The Republican National Committee chairwoman, Ronna McDaniel, and the president of the convention committee, Marcia Lee Kelly, laid out the deadline in a joint letter to Gov. Roy Cooper.
The president has tried to force Mr. Cooper and Vi Lyles, the mayor of Charlotte, to commit quickly to a Republican plan for a party celebration in the biggest city in a state that Mr. Trump won in 2016.
But the letter also appeared to be an effort to put the onus on Mr. Cooper and Ms. Lyles, both of whom are Democrats, if Republicans end up trying to stage their convention in another state.
“We still do not have solid guidelines from the state and cannot in good faith, ask thousands of visitors to begin paying deposits and making travel plans without knowing the full commitment of the governor, elected officials and other stakeholders in supporting the convention,” Ms. McDaniel and Ms. Kelly wrote.
Their list of suggested safety measures included health questionnaires for attendees, thermal scans before boarding “sanitized” prearranged transportation, widely available hand sanitizer, and a requirement that attendees pass a health screening before entering the event.
The letter did not mention social distancing or masks. And the reference to a health screening did not specify whether it would include some form of rapid testing.
Earlier on Thursday, Mr. Cooper said Republicans had not submitted a safety plan that officials had asked for.

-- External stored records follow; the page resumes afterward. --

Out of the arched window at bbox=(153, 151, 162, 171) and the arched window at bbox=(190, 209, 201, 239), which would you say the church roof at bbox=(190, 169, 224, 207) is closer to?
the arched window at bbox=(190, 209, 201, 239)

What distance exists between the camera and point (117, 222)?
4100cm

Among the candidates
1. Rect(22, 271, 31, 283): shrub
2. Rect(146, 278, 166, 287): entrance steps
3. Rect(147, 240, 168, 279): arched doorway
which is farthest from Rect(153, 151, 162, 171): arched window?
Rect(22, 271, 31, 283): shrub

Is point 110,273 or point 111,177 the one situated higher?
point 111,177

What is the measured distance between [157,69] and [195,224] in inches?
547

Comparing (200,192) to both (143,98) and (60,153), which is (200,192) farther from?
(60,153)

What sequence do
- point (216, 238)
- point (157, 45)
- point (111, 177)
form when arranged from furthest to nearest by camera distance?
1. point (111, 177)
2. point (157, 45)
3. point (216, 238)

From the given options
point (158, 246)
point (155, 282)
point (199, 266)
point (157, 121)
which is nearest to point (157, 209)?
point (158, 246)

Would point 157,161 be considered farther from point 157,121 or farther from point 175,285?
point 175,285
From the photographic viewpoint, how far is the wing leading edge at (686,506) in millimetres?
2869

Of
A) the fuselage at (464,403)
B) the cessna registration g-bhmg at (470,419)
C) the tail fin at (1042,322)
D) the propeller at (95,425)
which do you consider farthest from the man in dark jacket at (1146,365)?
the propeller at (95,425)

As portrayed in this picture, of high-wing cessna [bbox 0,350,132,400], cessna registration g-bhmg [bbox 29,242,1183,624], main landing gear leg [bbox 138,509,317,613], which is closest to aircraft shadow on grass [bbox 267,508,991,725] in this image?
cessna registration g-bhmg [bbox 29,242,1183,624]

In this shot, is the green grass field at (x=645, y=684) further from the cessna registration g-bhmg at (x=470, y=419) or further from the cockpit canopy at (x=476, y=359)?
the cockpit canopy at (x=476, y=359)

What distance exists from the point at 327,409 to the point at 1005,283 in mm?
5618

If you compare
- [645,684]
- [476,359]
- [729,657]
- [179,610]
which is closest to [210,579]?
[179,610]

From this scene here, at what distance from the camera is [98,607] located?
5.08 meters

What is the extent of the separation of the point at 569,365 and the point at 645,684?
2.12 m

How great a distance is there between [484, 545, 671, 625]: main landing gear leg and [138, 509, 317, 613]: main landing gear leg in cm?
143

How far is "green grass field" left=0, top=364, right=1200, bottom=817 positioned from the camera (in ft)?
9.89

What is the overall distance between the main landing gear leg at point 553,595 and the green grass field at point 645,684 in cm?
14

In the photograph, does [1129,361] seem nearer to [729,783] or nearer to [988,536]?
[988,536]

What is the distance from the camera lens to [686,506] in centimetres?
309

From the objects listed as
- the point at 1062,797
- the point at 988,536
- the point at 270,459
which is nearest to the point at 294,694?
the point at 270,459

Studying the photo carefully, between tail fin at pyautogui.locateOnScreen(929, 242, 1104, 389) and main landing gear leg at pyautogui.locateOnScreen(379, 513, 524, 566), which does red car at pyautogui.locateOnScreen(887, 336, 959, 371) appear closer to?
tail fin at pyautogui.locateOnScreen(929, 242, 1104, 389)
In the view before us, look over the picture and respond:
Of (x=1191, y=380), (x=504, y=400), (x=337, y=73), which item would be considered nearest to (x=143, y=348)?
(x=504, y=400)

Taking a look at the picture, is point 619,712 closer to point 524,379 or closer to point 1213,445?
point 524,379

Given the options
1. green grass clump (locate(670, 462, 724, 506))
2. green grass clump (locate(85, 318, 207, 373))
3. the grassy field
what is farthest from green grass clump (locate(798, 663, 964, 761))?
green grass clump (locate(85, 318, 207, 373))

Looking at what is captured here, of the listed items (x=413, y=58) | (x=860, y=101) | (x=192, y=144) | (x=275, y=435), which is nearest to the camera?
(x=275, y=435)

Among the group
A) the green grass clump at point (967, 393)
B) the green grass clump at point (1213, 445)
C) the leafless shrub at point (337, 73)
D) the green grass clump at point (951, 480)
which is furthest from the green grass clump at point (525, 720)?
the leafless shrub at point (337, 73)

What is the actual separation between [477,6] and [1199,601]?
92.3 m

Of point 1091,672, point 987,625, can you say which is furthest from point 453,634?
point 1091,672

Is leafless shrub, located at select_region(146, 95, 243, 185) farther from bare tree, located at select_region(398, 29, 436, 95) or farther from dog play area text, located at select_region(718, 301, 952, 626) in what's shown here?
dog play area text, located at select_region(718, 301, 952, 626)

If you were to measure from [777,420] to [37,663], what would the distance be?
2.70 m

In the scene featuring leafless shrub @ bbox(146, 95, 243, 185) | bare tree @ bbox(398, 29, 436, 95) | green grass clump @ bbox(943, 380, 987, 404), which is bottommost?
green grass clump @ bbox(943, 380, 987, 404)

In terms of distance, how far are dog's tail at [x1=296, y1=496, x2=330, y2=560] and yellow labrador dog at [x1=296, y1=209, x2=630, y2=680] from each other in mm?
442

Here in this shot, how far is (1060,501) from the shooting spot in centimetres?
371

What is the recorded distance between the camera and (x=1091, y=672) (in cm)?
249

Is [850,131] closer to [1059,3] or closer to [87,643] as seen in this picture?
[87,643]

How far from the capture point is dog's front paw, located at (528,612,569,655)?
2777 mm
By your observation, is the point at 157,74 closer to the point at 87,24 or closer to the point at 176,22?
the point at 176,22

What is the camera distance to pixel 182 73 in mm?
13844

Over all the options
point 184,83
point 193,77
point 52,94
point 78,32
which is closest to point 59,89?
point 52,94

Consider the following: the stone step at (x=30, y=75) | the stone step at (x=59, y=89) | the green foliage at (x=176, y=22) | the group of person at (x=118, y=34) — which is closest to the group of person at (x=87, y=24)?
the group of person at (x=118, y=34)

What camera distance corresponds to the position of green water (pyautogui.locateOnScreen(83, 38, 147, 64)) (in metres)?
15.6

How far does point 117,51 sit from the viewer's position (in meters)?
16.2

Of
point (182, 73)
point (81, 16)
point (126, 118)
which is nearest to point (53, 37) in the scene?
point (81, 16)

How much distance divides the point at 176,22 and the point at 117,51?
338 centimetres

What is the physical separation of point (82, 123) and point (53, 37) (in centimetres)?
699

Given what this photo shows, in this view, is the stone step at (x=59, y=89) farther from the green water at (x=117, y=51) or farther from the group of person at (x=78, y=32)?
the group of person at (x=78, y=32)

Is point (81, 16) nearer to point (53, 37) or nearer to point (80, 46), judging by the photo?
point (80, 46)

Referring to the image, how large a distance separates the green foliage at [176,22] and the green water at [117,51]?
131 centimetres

Sadie Weiner, an adviser to Mr. Cooper, said in a statement, “We are still waiting for a plan from the R.N.C., but our office will work with state health officials to review the letter and share a response tomorrow.”
The party entered a contract two years ago with officials in North Carolina to hold the convention, an enormous gathering that would bring thousands of delegates, alternates, journalists and other attendees to the state’s hotels and restaurants over a four-day period.
Mr. Trump has repeatedly insinuated that the Democratic officials in the state are playing politics around the Republican convention, which is scheduled for Aug. 24 through Aug. 27.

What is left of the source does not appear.